**Yang Ditanyakan**
1/ Salin kata demi kata bagian teks bacaan tentang Perang Jawa, mulai dari "Perjuangannya demi rakyat" sampai dengan "meyebutnya sebagai Perang Jawa.", keduanya termasuk.
2/ Terjemahkan kalimat dari teks bacaan tentang Perang Jawa berikut ke dalam bahasa Inggris: "Wajar jika para ahli sejarah menyebutnya sebagai Perang Jawa."

**Teks Bacaan**
#####

Perjuangannya demi rakyat dan tanah air, telah membuat kalang kabut baik dari
pihak penjajah Belanda, maupun dari pihak Kraton Yogyakarta. Tidak hanya sampai
di situ, akan tetapi pengaruh perjuangannya hingga menembus batas batas wilayah
Jawa, baik Jawa Tengah, Jawa Timur dan Jawa Barat, bahkan Sumatera. Wajar jika
para ahli sejarah menyebutnya sebagai Perang Jawa. Penyebutan Perang Jawa ini
sendiri, sebelumnya sempat menuai beberapa perdebatan, terutama dari pihak
Belanda, dimana mereka bersikukuh menyebutnya dengan Perang Diponegoro, atau
bahkan Pemberontakan Diponegoro, untuk menimbulkan kesan seolah olah Perang
Diponegoro hanyalah pemberontakan kecil yang dilakukan seorang pejuang rakyat
Indonesia. Namun dunia internasional, yang tentu saja lebih netral dalam
penilain sejarah, meyebutnya sebagai Perang Jawa.

#####

**Daftar yang Diberikan**
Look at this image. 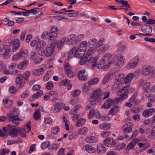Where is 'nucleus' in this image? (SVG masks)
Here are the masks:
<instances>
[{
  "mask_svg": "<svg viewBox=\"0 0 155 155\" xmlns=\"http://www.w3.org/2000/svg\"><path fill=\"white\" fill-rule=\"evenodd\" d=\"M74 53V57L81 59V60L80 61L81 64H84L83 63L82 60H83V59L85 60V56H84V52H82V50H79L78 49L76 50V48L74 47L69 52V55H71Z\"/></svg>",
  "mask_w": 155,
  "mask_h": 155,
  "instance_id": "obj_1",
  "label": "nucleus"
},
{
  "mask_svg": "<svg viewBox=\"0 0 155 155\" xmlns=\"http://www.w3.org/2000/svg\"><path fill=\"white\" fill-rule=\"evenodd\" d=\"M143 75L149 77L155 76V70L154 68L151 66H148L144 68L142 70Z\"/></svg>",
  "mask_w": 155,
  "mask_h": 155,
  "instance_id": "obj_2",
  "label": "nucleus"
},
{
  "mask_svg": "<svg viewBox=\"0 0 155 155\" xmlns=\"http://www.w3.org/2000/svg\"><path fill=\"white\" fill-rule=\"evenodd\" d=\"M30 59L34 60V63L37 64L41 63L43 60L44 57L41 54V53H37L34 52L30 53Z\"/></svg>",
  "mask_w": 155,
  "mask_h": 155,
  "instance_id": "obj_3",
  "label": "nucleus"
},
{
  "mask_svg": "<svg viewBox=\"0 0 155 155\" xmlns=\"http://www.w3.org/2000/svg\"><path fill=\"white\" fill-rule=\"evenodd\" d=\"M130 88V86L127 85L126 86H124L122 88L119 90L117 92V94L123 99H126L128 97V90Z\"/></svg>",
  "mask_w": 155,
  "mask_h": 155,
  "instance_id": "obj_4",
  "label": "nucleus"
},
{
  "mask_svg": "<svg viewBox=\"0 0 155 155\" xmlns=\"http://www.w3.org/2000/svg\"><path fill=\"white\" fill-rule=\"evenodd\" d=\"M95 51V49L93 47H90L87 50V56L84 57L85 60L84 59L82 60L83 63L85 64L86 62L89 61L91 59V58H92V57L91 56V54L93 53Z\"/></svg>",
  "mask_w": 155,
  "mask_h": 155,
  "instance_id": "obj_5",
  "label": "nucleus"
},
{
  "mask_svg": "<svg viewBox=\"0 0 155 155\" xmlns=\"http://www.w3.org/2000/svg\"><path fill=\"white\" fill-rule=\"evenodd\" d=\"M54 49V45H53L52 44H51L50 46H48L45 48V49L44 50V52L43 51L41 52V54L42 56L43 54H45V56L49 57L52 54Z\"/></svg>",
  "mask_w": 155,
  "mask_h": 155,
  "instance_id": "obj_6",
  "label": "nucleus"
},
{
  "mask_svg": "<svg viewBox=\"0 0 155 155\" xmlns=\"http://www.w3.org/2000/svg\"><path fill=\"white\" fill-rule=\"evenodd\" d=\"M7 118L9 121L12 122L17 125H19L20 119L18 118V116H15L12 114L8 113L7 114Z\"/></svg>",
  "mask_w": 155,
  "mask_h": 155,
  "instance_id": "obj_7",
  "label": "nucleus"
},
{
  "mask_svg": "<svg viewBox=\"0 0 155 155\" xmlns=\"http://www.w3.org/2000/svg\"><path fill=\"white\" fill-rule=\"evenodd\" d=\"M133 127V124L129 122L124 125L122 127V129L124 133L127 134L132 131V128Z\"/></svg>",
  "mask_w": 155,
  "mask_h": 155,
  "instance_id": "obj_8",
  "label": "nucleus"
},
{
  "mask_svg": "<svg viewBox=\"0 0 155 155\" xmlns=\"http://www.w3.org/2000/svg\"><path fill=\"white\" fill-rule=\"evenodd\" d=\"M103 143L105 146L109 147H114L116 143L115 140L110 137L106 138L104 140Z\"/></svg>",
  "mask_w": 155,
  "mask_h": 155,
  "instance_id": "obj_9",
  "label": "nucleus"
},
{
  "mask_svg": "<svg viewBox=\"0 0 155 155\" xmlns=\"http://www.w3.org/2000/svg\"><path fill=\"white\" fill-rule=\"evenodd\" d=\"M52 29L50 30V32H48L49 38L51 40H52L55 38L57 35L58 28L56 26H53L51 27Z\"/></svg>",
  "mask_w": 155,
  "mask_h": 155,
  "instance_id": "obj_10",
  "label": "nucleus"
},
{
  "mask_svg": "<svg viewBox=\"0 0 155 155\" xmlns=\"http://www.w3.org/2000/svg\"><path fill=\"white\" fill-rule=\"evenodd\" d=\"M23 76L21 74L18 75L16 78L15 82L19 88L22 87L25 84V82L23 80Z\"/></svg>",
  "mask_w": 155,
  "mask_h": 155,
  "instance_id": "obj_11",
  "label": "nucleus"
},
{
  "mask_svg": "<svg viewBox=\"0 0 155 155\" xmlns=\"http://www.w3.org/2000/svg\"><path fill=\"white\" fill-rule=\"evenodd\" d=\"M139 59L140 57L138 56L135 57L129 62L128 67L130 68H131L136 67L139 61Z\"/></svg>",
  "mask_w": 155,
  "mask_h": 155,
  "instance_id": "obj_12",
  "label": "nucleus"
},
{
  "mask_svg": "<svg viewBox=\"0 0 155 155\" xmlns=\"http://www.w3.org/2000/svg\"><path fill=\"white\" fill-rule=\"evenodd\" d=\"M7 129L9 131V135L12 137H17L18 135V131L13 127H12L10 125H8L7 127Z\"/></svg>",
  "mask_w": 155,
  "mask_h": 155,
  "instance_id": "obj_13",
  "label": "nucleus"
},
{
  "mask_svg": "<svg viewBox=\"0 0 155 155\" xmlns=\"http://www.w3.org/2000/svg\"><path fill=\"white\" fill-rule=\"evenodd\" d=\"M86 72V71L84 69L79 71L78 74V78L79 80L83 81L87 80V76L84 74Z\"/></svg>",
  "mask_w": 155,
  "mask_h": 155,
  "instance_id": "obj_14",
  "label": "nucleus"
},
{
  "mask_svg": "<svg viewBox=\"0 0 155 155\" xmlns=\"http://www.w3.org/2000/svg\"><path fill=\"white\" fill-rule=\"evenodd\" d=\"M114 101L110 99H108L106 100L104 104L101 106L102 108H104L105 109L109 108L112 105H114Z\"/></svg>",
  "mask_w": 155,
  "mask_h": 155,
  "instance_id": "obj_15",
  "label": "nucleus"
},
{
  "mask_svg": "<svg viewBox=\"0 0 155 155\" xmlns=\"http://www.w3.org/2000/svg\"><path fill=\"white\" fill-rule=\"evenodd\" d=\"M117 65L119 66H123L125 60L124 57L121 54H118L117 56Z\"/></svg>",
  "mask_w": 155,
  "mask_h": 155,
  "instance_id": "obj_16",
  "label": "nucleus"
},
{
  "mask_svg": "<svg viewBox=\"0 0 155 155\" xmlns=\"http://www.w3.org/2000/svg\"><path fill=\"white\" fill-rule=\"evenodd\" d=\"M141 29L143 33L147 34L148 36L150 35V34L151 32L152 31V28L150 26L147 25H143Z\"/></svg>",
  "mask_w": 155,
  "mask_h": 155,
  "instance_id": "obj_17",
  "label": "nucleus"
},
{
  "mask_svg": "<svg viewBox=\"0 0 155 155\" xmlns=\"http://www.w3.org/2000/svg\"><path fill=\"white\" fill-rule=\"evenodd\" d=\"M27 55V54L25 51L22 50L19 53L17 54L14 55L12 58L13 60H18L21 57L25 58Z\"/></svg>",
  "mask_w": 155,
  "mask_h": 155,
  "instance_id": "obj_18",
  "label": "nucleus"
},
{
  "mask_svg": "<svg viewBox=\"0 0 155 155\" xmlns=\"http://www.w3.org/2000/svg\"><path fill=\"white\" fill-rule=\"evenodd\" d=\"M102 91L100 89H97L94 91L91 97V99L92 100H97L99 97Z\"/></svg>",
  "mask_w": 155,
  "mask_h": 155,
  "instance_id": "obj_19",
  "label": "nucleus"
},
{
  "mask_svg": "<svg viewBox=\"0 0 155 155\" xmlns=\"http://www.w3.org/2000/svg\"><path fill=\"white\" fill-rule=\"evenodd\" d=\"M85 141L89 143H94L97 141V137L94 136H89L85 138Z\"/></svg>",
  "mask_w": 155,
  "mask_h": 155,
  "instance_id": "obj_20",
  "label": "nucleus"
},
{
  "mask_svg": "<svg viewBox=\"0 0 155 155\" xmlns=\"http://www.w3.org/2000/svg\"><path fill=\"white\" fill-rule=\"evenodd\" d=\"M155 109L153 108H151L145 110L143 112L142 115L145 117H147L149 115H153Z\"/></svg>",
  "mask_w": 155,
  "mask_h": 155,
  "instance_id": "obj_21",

#####

**Pembahasan Soal**
1/
Perjuangannya demi rakyat dan tanah air, telah membuat kalang kabut baik dari
pihak penjajah Belanda, maupun dari pihak Kraton Yogyakarta. Tidak hanya sampai
di situ, akan tetapi pengaruh perjuangannya hingga menembus batas batas wilayah
Jawa, baik Jawa Tengah, Jawa Timur dan Jawa Barat, bahkan Sumatera. Wajar jika
para ahli sejarah menyebutnya sebagai Perang Jawa. Penyebutan Perang Jawa ini
sendiri, sebelumnya sempat menuai beberapa perdebatan, terutama dari pihak
Belanda, dimana mereka bersikukuh menyebutnya dengan Perang Diponegoro, atau
bahkan Pemberontakan Diponegoro, untuk menimbulkan kesan seolah olah Perang
Diponegoro hanyalah pemberontakan kecil yang dilakukan seorang pejuang rakyat
Indonesia. Namun dunia internasional, yang tentu saja lebih netral dalam
penilain sejarah, meyebutnya sebagai Perang Jawa.

2/ It is natural that historians call it the Java War.